Масла в огонь подлил Ремин, который из своего угла начал что-то смердеть о жизни Высших Иерархий; что-де по сравнению с этим любые духовные человеческие достижения как крысиный писк по сравнению с Достоевским. И что-де неплохо бы хоть что-нибудь оттуда урвать или хотя бы отдаленно представить, пытаясь сделать скачок от Духа… туда… в неизвестный план.

На Падова особенно подействовало это напоминание; «что нам, курям, доступно!» – слезливо пробормотал он.

Но потом озлобился.

И хотя Ремин еще что-то нес о необходимости вырваться в зачеловеческие формы «сознания», мысль о дистанции пред Неведомым задела и Падова, и Извицкого.

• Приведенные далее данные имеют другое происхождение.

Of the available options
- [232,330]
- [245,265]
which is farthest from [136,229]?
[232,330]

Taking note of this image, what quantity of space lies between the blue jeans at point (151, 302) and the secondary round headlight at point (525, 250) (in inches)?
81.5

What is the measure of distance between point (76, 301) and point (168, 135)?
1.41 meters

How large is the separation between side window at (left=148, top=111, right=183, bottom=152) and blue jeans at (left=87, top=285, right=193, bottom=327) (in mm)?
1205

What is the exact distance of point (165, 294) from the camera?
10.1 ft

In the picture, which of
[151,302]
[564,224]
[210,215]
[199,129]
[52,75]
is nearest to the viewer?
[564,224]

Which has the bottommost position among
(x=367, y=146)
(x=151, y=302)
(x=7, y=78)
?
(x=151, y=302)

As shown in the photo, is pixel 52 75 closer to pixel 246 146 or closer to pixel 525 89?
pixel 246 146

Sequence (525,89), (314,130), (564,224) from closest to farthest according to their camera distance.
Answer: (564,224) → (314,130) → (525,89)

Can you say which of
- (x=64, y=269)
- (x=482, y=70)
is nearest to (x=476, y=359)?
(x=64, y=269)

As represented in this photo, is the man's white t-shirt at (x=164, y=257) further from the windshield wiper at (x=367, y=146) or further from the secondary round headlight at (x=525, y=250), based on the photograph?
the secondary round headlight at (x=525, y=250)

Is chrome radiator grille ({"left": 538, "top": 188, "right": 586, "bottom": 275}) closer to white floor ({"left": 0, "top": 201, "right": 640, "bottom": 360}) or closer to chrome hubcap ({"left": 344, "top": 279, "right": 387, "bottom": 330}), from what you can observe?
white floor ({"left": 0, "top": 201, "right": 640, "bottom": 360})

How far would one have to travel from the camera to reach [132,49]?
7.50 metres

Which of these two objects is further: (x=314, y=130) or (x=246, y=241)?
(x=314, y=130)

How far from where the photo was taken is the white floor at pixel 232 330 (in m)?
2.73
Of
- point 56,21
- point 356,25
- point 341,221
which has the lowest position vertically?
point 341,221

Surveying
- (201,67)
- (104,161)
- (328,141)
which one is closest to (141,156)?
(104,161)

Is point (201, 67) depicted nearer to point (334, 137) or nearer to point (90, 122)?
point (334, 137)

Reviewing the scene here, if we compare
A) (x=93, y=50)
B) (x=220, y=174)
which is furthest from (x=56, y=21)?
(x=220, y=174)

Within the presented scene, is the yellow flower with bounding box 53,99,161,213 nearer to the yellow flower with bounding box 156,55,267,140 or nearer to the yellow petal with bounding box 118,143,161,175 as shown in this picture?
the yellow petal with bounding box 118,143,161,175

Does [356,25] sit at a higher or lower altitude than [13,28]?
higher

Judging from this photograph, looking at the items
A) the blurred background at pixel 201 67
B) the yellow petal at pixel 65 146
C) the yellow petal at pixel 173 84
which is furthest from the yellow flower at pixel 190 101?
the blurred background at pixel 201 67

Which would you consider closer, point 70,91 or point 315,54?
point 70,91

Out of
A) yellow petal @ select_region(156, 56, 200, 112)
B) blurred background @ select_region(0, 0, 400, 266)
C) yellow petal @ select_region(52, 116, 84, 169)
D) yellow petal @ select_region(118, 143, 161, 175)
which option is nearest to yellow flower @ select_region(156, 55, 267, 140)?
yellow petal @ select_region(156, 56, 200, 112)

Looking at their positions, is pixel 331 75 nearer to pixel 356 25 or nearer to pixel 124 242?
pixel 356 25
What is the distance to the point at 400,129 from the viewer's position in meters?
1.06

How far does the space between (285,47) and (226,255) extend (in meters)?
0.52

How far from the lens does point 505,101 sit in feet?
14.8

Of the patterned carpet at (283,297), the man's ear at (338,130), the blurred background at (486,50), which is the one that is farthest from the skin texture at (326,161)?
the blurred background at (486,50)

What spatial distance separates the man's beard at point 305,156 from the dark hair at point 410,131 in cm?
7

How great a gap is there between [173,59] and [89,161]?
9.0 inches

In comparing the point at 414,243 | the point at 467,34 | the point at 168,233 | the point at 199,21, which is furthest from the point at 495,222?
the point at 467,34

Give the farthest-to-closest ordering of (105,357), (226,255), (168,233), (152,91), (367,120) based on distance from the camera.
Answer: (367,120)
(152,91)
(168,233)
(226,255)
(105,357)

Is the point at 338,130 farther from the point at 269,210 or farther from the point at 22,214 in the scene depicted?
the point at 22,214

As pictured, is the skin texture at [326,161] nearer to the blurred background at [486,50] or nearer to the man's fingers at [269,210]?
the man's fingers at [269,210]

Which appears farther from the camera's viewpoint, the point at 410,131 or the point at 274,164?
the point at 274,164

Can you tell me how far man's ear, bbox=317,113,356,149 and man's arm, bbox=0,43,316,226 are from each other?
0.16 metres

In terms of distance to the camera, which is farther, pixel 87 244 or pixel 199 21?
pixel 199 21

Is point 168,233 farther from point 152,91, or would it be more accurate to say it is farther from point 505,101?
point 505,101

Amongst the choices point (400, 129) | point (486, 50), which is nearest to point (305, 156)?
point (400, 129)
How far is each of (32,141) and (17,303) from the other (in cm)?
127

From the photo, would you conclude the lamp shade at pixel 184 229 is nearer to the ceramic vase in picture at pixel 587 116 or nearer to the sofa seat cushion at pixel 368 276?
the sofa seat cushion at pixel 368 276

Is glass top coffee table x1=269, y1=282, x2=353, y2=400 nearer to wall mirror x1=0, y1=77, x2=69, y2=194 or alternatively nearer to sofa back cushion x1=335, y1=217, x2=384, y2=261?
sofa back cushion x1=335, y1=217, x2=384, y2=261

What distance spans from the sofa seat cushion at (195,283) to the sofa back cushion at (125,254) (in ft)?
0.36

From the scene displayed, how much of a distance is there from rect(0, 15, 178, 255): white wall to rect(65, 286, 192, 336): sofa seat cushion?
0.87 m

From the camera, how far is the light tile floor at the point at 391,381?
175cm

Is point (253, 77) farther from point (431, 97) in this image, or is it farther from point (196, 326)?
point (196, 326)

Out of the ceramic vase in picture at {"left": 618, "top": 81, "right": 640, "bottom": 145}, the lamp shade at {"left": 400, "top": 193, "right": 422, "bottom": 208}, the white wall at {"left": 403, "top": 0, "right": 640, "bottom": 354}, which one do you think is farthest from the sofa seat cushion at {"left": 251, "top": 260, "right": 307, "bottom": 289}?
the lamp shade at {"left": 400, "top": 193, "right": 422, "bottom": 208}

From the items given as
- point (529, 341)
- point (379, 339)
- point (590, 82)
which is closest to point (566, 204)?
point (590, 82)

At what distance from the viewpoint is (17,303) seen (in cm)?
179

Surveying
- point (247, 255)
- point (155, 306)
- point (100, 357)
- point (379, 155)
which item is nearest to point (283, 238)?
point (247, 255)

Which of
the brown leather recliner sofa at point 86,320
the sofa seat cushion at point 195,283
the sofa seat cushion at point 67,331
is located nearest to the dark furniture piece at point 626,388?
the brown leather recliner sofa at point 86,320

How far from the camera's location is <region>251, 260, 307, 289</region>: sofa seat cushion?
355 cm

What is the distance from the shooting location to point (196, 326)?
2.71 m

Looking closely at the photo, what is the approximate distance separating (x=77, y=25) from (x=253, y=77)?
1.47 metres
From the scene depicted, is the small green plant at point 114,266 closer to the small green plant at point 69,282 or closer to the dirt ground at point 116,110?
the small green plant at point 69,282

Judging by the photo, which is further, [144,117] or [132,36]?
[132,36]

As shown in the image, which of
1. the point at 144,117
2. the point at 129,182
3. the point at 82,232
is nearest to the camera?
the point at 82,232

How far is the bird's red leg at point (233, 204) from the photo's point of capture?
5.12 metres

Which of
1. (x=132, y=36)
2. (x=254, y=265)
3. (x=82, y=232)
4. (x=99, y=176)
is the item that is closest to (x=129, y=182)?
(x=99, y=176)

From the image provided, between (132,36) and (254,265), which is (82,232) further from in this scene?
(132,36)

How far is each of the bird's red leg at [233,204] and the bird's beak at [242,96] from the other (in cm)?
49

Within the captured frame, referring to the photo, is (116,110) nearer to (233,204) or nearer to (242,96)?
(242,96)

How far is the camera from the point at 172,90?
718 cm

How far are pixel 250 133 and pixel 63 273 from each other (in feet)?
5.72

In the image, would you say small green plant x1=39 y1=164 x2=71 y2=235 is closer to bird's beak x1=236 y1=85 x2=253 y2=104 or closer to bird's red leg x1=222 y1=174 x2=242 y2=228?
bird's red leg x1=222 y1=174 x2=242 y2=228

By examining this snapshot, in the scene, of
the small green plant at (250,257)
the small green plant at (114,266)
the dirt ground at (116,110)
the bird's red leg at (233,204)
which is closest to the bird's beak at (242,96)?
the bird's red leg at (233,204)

Она даже повергла их в какой-то логически-утробный негативизм.

– А может быть, все Абсолютное движется только в нас… Даже сейчас, – вдруг захихикал из угла Извицкий.

Он поперхнулся; всем действительно хотелось именно «сейчас» воплощать абсолютное, чтоб и теперь, в сегодняшнем облике, вмещать его, иначе слишком обесценивалось «теперешнее» состояние и «теперешние» мысли. От нетерпеливой любви к себе Падов даже дрожал. А Извицкий недаром еще раньше искал какой-то обратный, черный ход в мире, который вел бы в высшее, минуя все иерархические ступени.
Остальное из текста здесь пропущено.